The controversial program was signed off on by Ambulance Victoria's medical advisory committee in June 2012, three months before management discovered staff had been systematically siphoning off Fentanyl from ampoules and replacing it with water to avoid detection. The theft, which raised concerns patients had been given water for pain relief, resulted in arrests and prompted security upgrades for the Schedule 8 drug.

But the general manager of regional services for Ambulance Victoria, Tony Walker, said the scheme was safe.

He said 146 of the service's 1000 volunteers, who initially received at least 96 hours' training to become ''first responders'', had been given an additional eight hours' training to administer Fentanyl. Training had been provided only to volunteers in isolated areas such as Rainbow, Penshurst, Cann River and Mitta Mitta.

Ambulance Victoria medical adviser Professor Stephen Bernard said volunteers had administered Fentanyl 54 times in the past year without any adverse incidents.

But the secretary of the paramedics' union, Steve McGhie, said given paramedics had to complete a three-year degree and be monitored on the job for 12 months before they could administer Fentanyl alone, the plan was dangerous.
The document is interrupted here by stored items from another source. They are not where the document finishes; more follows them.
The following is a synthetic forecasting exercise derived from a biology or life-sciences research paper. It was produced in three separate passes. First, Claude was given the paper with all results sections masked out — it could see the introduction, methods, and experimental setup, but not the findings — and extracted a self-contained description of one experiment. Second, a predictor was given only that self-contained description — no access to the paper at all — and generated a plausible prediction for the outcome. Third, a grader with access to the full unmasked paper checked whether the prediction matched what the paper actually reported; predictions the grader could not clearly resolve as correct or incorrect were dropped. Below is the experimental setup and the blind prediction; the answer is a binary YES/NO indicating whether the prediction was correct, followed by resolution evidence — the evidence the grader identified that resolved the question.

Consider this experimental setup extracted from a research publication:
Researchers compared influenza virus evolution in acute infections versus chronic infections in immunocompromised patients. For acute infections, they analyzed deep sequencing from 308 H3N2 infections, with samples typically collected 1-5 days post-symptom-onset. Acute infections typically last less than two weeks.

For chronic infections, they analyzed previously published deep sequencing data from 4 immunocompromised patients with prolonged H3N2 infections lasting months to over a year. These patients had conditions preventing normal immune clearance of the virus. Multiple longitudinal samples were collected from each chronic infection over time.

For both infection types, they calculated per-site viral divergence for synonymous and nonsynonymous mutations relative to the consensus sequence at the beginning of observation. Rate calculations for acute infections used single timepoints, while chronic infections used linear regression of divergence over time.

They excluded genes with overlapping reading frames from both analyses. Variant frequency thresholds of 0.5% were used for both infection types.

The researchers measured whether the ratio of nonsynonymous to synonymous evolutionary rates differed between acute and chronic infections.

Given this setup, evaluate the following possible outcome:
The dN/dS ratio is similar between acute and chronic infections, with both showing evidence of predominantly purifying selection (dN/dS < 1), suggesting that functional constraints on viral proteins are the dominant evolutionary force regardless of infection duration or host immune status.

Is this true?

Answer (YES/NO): NO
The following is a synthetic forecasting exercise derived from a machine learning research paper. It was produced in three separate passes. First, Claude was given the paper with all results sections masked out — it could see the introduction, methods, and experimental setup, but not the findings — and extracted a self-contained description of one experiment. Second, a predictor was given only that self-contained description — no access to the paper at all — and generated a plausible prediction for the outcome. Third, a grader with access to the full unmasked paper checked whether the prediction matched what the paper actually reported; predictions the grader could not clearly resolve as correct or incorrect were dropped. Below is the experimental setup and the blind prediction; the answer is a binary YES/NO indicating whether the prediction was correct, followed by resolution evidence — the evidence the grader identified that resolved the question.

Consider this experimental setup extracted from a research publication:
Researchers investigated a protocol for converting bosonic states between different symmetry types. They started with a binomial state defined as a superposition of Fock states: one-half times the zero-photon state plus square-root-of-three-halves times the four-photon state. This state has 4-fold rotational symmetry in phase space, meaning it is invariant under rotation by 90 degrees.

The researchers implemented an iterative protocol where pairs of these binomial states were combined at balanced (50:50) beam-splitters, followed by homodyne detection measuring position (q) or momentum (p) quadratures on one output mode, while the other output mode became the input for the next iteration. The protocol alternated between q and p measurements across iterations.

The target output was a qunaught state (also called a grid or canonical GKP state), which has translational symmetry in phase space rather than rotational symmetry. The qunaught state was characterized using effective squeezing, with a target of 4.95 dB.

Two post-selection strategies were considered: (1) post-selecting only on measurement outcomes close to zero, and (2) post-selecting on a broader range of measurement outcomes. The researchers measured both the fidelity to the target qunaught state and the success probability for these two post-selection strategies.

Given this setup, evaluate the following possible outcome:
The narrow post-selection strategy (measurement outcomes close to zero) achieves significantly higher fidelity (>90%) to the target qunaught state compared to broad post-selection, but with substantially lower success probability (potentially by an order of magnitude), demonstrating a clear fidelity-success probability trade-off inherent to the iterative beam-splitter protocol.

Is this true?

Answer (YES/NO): NO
Read more: http://www.theage.com.au/victoria/a...ug-fentanyl-20140203-31xfr.html#ixzz2sGsEOys5
 
This seems dangerous.
there are much better opiates for this. And they need to have naloxone of this is there plan of attack or their just going to kill people.
Damn an 8 hour class I bet I could fly a space ship if I got that much training.
 
Very stupid and very dangerous. Fentanyl is not meant to be injected, it is meant to smooth out peaks of pain that come from oral or anal routes in people without 24/7 access to medical professionals who can set up an IV.